Exercise details.
All lines of the records below that contain the word "were" must be listed.

Data provided.
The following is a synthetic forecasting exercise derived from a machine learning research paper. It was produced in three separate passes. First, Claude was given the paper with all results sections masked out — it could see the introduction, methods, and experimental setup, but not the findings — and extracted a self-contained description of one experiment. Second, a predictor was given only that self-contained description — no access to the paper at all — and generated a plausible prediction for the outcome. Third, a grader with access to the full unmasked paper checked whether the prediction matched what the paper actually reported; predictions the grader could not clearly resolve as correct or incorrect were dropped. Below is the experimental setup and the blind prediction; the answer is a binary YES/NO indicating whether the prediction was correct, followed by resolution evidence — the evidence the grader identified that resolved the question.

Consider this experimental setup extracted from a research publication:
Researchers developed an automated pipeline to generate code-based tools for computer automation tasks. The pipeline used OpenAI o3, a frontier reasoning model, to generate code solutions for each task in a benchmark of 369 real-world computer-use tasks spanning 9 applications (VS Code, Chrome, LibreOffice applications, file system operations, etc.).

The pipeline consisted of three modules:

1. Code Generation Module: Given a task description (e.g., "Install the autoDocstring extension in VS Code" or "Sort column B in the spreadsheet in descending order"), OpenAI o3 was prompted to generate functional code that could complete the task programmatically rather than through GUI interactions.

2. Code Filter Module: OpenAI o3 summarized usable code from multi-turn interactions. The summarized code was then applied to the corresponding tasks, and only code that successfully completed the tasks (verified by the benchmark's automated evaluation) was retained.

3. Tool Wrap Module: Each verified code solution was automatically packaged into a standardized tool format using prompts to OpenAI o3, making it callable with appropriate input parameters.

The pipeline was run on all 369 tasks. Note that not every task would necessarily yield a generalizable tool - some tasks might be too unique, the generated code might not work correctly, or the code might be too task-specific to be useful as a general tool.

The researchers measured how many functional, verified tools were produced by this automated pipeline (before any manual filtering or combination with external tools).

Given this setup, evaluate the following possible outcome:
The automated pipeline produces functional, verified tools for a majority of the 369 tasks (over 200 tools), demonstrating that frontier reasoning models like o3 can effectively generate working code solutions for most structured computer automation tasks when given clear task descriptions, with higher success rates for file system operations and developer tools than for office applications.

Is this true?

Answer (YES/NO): NO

Your response.
The following is a synthetic forecasting exercise derived from a machine learning research paper. It was produced in three separate passes. First, Claude was given the paper with all results sections masked out — it could see the introduction, methods, and experimental setup, but not the findings — and extracted a self-contained description of one experiment. Second, a predictor was given only that self-contained description — no access to the paper at all — and generated a plausible prediction for the outcome. Third, a grader with access to the full unmasked paper checked whether the prediction matched what the paper actually reported; predictions the grader could not clearly resolve as correct or incorrect were dropped. Below is the experimental setup and the blind prediction; the answer is a binary YES/NO indicating whether the prediction was correct, followed by resolution evidence — the evidence the grader identified that resolved the question.
The researchers measured how many functional, verified tools were produced by this automated pipeline (before any manual filtering or combination with external tools).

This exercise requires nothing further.